## Задачи для решения
1. Перечислите все классы, которые, согласно тексту о сборе хлопка, вывозились на поля ежедневно.
2. Как, по тексту о сборе хлопка, назывался кусок бязи, в который складывали собранный хлопок?
3. Допишите следующую часть текста о сборе хлопка, начиная сразу после его последнего предложения.

Там жара, как-будто в печке.
Спит на солнышке верблюд.
Загорелые узбечки быстро хлопок соберут».
Хлопок собирали не только узбечки. Его собирали все. Весь многонациональный народ большой по территории республики, к моменту созревания хлопчатника, выходил на поля. И стар, и млад в прямом смысле этого слова. Нужна была каждая пара рабочих рук. Кидался клич: «Все на уборку хлопка!». Пустели институты, прекращали на время работу многие организации. Все были на полях. Ну, а как же обойтись без многочисленной школьной братии?
Едва проучившись несколько дней в сентябре, школьники ждали, что вот-вот и начнет ходить по классам директор с объявлением, что начинается хлопкоуборочная кампания. И этот момент наступал. Школа гудела, как улей: «Ура! Завтра на хлопок!» Работать в полях должны были школьники с пятого по десятый класс. Пятый, шестой и седьмой классы вывозились ежедневно, а с восьмого по десятый – ехали на два с половиной месяца с проживанием в сельской местности.
Утром ученики пятых – седьмых классов уже толпились у школы возле автобусов. Каждый держал в руках сумочку с обедом. Разобравшись по классам, набивались в автобусы и отправлялись в близлежащие колхозы. По прибытию на место, определялся фронт работ. Самых маленьких, пятиклассников, вводили в курс дела. Ребятам демонстрировался квадратный кусок бязи с тесемками на концах – верхняя пара завязывалась на шее, а нижняя охватывала талию. Таким образом получался своеобразный фартучек, в который и надо было складывать собранный хлопок. Назывался этот кусочек материи – пешкир. Школьник ставился в междурядье, и процесс можно было начинать.

## Данные для анализа
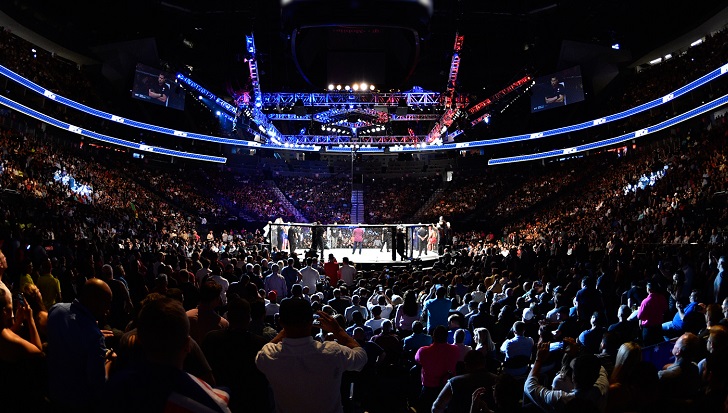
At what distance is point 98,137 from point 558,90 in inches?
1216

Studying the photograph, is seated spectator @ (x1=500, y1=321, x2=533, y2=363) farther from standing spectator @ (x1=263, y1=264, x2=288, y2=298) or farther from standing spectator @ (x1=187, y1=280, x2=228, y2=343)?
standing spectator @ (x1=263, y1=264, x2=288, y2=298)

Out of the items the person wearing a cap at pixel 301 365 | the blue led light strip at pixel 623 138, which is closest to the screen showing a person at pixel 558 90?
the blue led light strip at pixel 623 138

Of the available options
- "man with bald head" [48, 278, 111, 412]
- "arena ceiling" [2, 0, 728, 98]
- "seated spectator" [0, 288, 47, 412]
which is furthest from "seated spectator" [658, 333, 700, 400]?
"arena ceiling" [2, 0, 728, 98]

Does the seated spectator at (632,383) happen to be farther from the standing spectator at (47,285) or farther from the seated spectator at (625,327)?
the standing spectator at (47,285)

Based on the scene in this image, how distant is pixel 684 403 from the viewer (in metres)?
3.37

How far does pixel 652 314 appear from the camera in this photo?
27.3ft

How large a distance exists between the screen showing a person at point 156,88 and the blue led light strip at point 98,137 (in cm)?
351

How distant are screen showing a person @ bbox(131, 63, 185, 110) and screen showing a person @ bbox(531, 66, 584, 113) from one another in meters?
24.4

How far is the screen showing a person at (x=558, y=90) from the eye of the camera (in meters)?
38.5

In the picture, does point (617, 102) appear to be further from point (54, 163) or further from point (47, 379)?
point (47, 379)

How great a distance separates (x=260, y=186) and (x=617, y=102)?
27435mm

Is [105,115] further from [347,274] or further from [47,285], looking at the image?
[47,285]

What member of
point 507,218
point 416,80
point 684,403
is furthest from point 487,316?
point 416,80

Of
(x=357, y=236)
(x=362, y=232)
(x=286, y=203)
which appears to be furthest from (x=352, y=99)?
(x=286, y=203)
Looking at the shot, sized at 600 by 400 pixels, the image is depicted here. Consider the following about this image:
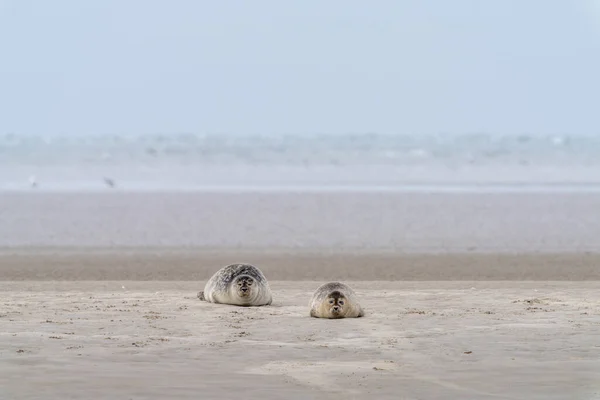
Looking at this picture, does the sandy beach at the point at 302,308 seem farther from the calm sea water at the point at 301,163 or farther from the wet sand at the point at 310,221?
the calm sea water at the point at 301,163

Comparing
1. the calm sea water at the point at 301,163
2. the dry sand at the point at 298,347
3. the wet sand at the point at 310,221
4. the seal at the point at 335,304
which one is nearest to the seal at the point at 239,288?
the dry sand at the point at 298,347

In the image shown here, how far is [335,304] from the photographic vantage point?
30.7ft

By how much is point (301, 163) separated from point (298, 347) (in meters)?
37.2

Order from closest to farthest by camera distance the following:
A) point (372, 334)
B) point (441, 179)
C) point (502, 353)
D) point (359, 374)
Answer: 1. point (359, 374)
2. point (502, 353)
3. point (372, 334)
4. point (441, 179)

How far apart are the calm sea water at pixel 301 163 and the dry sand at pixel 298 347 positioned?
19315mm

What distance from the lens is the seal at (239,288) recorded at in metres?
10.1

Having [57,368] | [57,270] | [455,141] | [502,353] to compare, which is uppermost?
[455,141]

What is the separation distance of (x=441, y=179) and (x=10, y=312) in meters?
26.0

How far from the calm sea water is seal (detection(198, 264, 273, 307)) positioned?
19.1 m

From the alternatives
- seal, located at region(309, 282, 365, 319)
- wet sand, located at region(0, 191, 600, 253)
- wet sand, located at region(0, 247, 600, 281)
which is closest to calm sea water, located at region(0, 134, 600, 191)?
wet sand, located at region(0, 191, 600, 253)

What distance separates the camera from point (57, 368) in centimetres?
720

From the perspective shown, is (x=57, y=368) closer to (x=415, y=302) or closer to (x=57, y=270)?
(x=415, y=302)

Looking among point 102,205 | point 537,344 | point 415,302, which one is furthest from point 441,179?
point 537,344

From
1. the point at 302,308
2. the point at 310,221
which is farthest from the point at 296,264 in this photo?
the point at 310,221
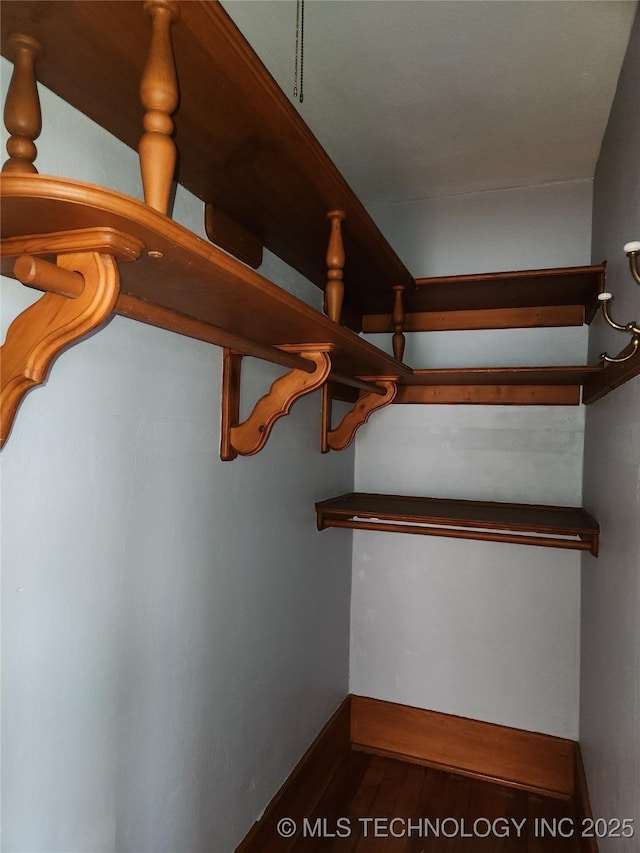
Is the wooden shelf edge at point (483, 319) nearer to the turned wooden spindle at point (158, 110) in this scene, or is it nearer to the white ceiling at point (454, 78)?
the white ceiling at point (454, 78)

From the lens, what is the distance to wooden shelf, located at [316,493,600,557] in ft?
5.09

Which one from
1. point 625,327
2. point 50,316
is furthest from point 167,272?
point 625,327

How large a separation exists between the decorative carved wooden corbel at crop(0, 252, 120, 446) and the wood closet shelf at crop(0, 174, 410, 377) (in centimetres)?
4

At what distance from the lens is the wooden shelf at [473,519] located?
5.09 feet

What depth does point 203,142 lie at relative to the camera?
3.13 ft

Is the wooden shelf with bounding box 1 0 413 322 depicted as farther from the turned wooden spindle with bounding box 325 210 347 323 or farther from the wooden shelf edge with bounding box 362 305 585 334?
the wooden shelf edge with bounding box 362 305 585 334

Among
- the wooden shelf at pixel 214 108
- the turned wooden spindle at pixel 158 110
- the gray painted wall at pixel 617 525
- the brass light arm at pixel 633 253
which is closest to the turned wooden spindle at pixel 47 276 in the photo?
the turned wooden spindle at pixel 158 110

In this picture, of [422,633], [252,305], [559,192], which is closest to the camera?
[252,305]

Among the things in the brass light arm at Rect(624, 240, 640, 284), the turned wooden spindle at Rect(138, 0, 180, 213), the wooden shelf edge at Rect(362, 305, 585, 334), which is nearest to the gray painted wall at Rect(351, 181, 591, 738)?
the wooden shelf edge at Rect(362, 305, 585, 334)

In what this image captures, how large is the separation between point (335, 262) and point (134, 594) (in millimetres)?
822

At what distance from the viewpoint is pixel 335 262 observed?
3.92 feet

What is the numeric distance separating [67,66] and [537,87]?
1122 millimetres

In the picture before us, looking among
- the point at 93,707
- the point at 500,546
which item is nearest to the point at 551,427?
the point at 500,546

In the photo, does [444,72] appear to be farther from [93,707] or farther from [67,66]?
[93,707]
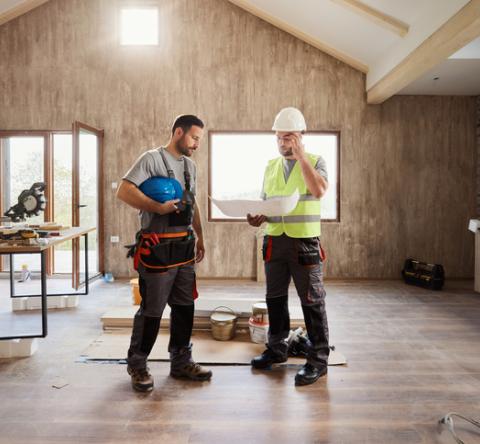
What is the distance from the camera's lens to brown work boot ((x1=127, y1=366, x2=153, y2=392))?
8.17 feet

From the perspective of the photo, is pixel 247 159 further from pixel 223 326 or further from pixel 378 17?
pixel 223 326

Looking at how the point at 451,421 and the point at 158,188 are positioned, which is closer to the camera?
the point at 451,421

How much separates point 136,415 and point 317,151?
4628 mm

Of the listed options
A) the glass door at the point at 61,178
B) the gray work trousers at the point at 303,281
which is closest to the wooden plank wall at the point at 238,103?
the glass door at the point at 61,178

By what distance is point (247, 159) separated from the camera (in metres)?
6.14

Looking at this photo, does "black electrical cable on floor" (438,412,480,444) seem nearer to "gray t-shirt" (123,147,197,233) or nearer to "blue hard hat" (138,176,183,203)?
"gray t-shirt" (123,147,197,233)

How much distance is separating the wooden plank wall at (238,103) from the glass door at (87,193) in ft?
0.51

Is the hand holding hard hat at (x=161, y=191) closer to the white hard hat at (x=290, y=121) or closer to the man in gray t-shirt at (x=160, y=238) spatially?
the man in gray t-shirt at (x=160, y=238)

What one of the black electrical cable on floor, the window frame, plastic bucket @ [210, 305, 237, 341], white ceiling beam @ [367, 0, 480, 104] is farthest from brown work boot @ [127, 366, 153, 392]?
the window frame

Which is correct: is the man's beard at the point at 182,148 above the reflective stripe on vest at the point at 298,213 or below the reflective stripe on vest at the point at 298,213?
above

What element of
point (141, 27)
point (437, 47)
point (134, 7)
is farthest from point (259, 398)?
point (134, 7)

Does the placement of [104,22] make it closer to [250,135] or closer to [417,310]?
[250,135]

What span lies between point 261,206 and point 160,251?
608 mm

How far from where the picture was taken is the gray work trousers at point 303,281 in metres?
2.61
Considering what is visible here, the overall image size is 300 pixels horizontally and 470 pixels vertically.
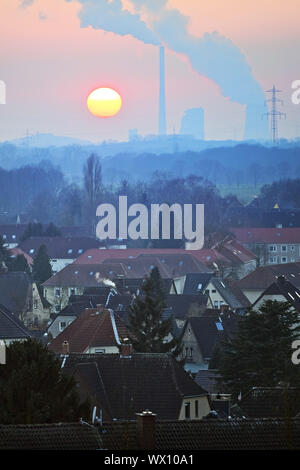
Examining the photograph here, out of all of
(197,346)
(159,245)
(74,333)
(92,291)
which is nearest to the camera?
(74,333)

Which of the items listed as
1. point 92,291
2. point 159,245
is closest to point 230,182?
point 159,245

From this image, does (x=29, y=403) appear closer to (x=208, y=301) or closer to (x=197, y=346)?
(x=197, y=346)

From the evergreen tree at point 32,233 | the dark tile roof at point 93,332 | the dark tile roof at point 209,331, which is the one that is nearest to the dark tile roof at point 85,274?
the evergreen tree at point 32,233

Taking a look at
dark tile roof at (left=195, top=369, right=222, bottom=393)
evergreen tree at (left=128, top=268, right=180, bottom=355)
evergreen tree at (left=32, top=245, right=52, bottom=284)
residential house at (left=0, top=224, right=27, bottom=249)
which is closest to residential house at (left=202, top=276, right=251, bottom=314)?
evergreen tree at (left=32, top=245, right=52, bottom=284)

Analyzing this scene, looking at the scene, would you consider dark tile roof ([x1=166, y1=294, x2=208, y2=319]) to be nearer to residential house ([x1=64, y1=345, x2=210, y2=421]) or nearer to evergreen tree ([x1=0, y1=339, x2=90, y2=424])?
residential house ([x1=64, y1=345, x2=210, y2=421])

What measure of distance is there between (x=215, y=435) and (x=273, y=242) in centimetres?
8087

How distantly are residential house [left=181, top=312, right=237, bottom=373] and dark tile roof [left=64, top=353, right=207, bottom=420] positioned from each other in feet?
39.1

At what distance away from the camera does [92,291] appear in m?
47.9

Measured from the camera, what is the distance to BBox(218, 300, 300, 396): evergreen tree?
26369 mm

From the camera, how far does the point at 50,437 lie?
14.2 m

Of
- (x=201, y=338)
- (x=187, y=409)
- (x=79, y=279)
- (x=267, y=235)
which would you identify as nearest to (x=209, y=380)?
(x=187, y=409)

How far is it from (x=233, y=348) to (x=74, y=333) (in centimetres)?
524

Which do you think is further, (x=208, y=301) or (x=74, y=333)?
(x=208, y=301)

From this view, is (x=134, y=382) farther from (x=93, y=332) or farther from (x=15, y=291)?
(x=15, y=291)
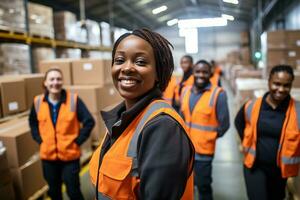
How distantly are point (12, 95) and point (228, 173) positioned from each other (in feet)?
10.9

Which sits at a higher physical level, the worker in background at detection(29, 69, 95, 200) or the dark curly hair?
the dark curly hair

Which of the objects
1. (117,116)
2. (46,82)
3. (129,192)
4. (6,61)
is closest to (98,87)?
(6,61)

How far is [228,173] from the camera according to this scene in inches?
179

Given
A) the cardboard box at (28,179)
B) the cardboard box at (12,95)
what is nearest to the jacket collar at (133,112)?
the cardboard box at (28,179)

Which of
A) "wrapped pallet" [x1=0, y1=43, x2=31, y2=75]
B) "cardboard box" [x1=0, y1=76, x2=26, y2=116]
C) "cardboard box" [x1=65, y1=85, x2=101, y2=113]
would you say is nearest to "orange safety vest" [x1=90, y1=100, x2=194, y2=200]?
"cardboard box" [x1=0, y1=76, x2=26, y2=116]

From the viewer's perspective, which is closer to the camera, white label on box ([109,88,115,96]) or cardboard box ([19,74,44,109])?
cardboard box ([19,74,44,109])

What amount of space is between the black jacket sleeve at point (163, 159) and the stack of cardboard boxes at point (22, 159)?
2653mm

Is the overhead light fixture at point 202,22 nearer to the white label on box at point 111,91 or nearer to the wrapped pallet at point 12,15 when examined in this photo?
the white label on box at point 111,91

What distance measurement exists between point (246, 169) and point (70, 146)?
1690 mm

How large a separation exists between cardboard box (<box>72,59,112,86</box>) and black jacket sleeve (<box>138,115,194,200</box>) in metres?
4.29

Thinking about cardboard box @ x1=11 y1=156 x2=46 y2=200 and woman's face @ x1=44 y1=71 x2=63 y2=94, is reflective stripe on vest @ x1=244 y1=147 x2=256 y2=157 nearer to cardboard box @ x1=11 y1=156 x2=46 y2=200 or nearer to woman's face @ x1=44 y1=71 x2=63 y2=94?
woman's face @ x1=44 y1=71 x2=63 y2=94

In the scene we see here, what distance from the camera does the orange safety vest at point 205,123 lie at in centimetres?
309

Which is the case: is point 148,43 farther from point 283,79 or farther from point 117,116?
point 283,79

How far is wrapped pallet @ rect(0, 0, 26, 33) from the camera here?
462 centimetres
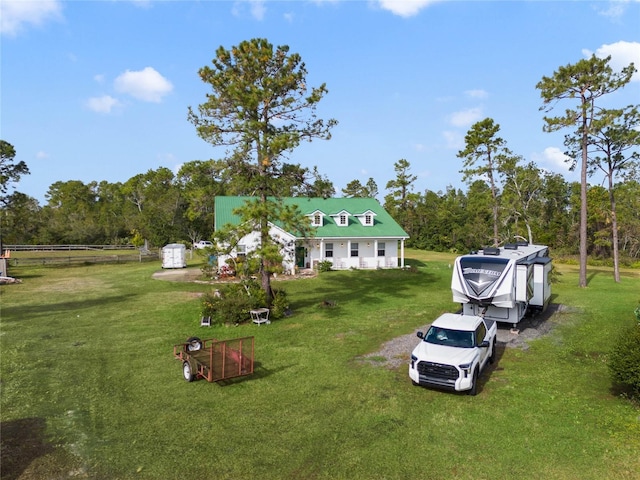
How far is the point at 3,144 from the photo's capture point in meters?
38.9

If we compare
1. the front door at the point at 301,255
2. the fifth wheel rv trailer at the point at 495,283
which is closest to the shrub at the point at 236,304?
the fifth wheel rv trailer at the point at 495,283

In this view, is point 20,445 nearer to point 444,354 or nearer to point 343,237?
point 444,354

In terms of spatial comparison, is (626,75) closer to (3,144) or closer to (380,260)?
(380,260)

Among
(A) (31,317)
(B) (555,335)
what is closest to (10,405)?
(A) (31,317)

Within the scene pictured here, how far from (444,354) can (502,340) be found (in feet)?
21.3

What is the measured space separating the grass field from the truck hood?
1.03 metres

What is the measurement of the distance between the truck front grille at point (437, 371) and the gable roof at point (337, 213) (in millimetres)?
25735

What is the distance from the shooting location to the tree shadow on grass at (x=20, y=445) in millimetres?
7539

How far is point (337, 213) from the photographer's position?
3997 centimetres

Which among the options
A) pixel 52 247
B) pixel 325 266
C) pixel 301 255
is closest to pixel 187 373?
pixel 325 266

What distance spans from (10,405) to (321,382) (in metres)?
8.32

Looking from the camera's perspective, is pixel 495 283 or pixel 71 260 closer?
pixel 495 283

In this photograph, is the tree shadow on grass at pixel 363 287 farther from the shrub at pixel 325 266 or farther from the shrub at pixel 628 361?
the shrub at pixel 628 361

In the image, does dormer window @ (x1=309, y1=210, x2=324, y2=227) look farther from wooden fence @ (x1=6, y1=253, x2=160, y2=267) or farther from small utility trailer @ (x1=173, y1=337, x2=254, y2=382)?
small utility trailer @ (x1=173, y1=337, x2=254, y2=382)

## Ответы по номерам
1. Пятый, шестой и седьмой классы.

2. Пешкир.

3.
Хлопчатник – однолетняя культура. Выглядит он так: прямой стебель высотой где-то с полметра покрытый листьями, среди которых прячутся коробочки с хлопком внутри. Коробочки похожи на небольшое яйцо и к моменту созревания лопаются, раскрываясь на четыре части, из которых торчат пушистые валики, их-то и нужно собирать. Лопнувшими «яйцами» покрыт весь стебель снизу доверху. Кончики этих сухих коробочек торчат острыми шипами и, как только начинаешь сбор хлопка, сразу же руки покрываются царапинами и заусенцами. Сбор хлопка необходимо производить обеими руками одновременно. Обобрав по одному стеблю с каждой стороны, надо передвинуться к следующему. И так, бесконечное количество раз наклонившись, пройти до конца поля и, встав на другой рядок, вернуться назад.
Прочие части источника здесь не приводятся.